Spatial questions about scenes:
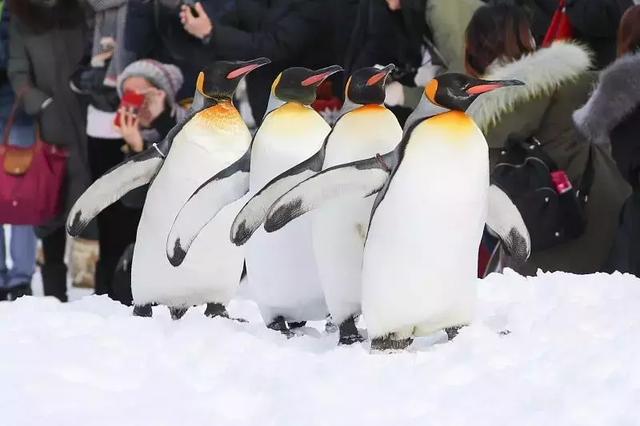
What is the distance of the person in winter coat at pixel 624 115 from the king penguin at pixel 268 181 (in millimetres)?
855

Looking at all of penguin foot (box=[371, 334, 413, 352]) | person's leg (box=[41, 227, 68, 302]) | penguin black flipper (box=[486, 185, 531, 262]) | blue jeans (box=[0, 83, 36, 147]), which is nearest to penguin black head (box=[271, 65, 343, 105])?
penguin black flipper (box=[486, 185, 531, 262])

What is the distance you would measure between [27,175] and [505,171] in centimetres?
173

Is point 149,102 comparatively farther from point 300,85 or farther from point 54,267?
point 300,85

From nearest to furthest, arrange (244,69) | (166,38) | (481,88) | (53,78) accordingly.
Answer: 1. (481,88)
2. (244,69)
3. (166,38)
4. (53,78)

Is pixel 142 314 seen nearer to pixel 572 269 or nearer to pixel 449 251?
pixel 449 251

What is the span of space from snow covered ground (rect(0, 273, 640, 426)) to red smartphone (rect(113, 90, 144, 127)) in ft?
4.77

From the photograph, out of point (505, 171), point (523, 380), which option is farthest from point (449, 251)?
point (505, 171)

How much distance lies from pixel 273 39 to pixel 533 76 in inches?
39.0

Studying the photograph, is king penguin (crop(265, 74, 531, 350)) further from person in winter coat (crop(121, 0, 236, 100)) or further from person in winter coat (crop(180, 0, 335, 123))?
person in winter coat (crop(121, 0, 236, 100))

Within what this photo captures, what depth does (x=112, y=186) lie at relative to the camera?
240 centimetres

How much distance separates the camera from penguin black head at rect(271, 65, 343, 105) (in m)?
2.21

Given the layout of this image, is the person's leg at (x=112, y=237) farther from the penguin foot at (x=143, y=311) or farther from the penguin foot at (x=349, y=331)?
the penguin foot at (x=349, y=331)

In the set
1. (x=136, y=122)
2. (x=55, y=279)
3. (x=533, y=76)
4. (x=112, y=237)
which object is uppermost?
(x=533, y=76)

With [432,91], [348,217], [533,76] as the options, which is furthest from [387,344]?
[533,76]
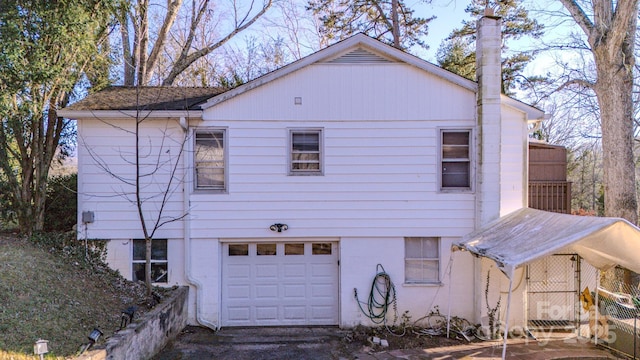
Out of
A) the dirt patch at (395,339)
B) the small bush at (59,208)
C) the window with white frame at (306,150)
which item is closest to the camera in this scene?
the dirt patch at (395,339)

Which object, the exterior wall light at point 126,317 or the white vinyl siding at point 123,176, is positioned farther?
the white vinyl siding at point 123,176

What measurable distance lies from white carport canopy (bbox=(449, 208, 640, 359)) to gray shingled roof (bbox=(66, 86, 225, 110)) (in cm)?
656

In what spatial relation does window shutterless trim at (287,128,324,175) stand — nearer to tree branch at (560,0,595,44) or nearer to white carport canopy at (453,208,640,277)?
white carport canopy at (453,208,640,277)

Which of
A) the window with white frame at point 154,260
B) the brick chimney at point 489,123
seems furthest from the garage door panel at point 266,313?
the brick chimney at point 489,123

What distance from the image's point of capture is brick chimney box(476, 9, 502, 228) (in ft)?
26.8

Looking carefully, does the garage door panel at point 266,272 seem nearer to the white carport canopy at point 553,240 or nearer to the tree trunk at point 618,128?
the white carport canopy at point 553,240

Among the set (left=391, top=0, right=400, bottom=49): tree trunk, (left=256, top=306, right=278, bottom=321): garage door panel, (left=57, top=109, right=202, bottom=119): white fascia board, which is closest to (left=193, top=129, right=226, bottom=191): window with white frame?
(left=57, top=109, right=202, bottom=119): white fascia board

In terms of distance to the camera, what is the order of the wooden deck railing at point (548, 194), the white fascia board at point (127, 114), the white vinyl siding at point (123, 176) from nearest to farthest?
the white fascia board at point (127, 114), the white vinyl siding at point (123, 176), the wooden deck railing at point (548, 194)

__Problem to work on__:
Recast every line of the records above as a JSON list of strings, one string per line, skipping blank lines. Leave the pictures out.

__Answer for this exercise__:
[
  "What is the distance of the person in winter coat at pixel 624 115 from the king penguin at pixel 268 181 (in millimetres)?",
  "855",
  "Looking at all of penguin foot (box=[371, 334, 413, 352]) | person's leg (box=[41, 227, 68, 302]) | penguin black flipper (box=[486, 185, 531, 262]) | blue jeans (box=[0, 83, 36, 147]), which is nearest to penguin black head (box=[271, 65, 343, 105])?",
  "penguin black flipper (box=[486, 185, 531, 262])",
  "What is the distance you would measure between [27,175] and [505,171] in centimetres?",
  "173",
  "Is point 149,102 comparatively farther from point 300,85 or farther from point 54,267?",
  "point 300,85",
  "From nearest to furthest, arrange (244,69) | (166,38) | (481,88) | (53,78) accordingly.",
  "Answer: 1. (481,88)",
  "2. (244,69)",
  "3. (166,38)",
  "4. (53,78)",
  "Is pixel 142 314 seen nearer to pixel 572 269 or nearer to pixel 449 251?",
  "pixel 449 251",
  "What is the span of space from snow covered ground (rect(0, 273, 640, 426)) to red smartphone (rect(113, 90, 144, 127)) in ft?",
  "4.77",
  "From the photograph, out of point (505, 171), point (523, 380), which option is farthest from point (449, 251)?",
  "point (505, 171)",
  "How much distance lies from pixel 273 39 to pixel 533 76 in inches?",
  "39.0",
  "Studying the photograph, is king penguin (crop(265, 74, 531, 350)) further from person in winter coat (crop(121, 0, 236, 100)) or further from person in winter coat (crop(180, 0, 335, 123))?",
  "person in winter coat (crop(121, 0, 236, 100))",
  "Within what this photo captures, what depth does (x=112, y=186) lie at relative to the camera?",
  "240 centimetres",
  "How much distance separates the camera from penguin black head at rect(271, 65, 343, 105) (in m)?",
  "2.21",
  "Given the layout of this image, is the person's leg at (x=112, y=237) farther from the penguin foot at (x=143, y=311) or farther from the penguin foot at (x=349, y=331)?",
  "the penguin foot at (x=349, y=331)",
  "In the set",
  "1. (x=136, y=122)",
  "2. (x=55, y=279)",
  "3. (x=533, y=76)",
  "4. (x=112, y=237)",
  "which object is uppermost?",
  "(x=533, y=76)",
  "With [432,91], [348,217], [533,76] as the options, which is furthest from [387,344]?",
  "[533,76]",
  "Out of",
  "A) the dirt patch at (395,339)",
  "B) the small bush at (59,208)",
  "C) the window with white frame at (306,150)",
  "which item is closest to the camera in this scene?",
  "the dirt patch at (395,339)",
  "Which object, the exterior wall light at point 126,317 or the white vinyl siding at point 123,176, is positioned farther?",
  "the white vinyl siding at point 123,176",
  "What measurable distance lies from white carport canopy (bbox=(449, 208, 640, 359)) to gray shingled roof (bbox=(66, 86, 225, 110)) (in cm)?",
  "656",
  "In what spatial relation does window shutterless trim at (287,128,324,175) stand — nearer to tree branch at (560,0,595,44) or nearer to white carport canopy at (453,208,640,277)?",
  "white carport canopy at (453,208,640,277)",
  "Which of",
  "A) the window with white frame at point 154,260",
  "B) the brick chimney at point 489,123",
  "seems furthest from the garage door panel at point 266,313?",
  "the brick chimney at point 489,123",
  "What distance from the image's point of capture is brick chimney box(476, 9, 502, 228) (in ft)?",
  "26.8",
  "Looking carefully, does the garage door panel at point 266,272 seem nearer to the white carport canopy at point 553,240 or nearer to the tree trunk at point 618,128?",
  "the white carport canopy at point 553,240",
  "Among the set (left=391, top=0, right=400, bottom=49): tree trunk, (left=256, top=306, right=278, bottom=321): garage door panel, (left=57, top=109, right=202, bottom=119): white fascia board, which is closest to (left=193, top=129, right=226, bottom=191): window with white frame?",
  "(left=57, top=109, right=202, bottom=119): white fascia board",
  "In terms of distance to the camera, what is the order of the wooden deck railing at point (548, 194), the white fascia board at point (127, 114), the white vinyl siding at point (123, 176) from nearest to farthest?",
  "the white fascia board at point (127, 114), the white vinyl siding at point (123, 176), the wooden deck railing at point (548, 194)"
]